À une certaine époque, je harcelais littéralement Sandra Doyon pour qu’elle me laisse monter à bord de son camion. Je salivais à l’idée du reportage que je pourrais tirer en voyageant à ses côtés sur les routes d’Amérique. Elle a toujours refusé. Même si je lui en voudrai éternellement (:-P), j’admets qu’elle a fait mieux en ouvrant la porte de son mastodonte à tous grâce au récit Je vous écris de mon camion*, publié aux éditions La Goélette.

La jeune femme originaire d’Alma, au Lac-Saint-Jean, a choisi de devenir camionneuse pour voir du pays, après avoir fait des études en tourisme et travaillé comme guide. «Quand je rencontre quelqu’un pour la première fois, je ne dis pas que je suis camionneuse», m’a-t-elle confié. Pourquoi? «Parce que ça impressionne les gens et qu’il faut toujours que je déblatère ma cassette!» Parions que son livre lui évitera de l’user davantage…

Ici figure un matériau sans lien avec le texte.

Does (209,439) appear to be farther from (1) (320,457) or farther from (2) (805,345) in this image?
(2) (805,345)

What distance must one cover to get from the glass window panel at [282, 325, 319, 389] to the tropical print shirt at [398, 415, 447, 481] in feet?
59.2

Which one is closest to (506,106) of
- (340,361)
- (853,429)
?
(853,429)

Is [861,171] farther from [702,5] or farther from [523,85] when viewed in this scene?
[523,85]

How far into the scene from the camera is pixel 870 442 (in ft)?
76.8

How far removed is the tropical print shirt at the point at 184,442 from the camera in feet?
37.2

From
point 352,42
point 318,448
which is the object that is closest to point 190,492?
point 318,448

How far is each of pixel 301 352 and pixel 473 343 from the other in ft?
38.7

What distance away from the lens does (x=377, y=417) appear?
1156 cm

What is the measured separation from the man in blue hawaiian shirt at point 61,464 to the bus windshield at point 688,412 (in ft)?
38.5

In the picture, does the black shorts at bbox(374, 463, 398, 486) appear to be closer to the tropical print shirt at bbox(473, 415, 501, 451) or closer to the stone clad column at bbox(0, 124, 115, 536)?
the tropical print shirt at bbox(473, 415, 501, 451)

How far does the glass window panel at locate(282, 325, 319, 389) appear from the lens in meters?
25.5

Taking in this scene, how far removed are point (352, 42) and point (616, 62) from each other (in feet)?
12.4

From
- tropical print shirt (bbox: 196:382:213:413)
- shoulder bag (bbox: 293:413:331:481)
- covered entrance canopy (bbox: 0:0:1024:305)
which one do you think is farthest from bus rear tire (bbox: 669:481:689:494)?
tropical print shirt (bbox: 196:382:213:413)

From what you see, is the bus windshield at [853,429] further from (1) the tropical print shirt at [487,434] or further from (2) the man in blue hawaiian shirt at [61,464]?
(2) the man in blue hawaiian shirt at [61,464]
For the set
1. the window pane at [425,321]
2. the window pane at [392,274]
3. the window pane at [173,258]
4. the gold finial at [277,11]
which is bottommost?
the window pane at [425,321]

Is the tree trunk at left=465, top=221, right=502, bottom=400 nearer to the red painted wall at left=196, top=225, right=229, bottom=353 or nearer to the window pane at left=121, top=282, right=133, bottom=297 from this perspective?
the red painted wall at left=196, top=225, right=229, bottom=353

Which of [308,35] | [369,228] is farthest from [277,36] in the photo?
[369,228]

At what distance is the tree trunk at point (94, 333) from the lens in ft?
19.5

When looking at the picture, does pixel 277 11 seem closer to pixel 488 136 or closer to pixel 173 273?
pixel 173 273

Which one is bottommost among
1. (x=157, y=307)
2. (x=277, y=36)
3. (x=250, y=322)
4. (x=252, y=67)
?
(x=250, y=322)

Si Je vous écris de mon camion est né sur la route, certains textes ont été fignolés dans le confort de son appartement et dans les cafés, qu’elle aime fréquenter pour sortir de la bulle de solitude propre à l’écriture. Bonus: elle s’est amusée à créer une carte Google que les lecteurs peuvent aller consulter afin de visiter virtuellement les lieux qu’elle évoque dans le livre et découvrir ses photos.

Pas de rituel quand vient le temps de se mettre au boulot, mais plutôt une méthode de travail qui a fait ses preuves: «Je prends beaucoup de notes, que j’organise dans un logiciel. Je vais piger là-dedans quand je n’ai pas d’inspiration.»

Et maintenant? «J’ai envie que l’écriture fasse partie de ma vie. Avant, c’était comme un hasard, mais j’ai pris l’habitude. J’ai encore envie de communiquer. Pour moi c’est un moyen de me réaliser, d’avoir quelque chose de concret. Je suis très «concrète». C’est la raison pour laquelle je conduis un camion, que je suis bonne en cuisine ou dans la construction: il y a un résultat, tu te dis «wow!», c’est moi qui l’ai fait.»

Pas question toutefois d’écrire pour écrire. «Oui, j’espère publier d’autres livres. Mais je ne veux pas en écrire un par année. Je dois d’abord vivre des choses.»

* Je vous écris de mon camion sera en librairie dès le 24 mars.

MÀJ 22 mars, 7h46: Je viens de mettre en ligne une nouvelle version de la vidéo. J’avais fait une petite coquille dans la précédente. Le lien YouTube a donc changé, mais pas celui de ce billet. La première version avait été vue à 129 reprises au moment où je l’aie supprimée.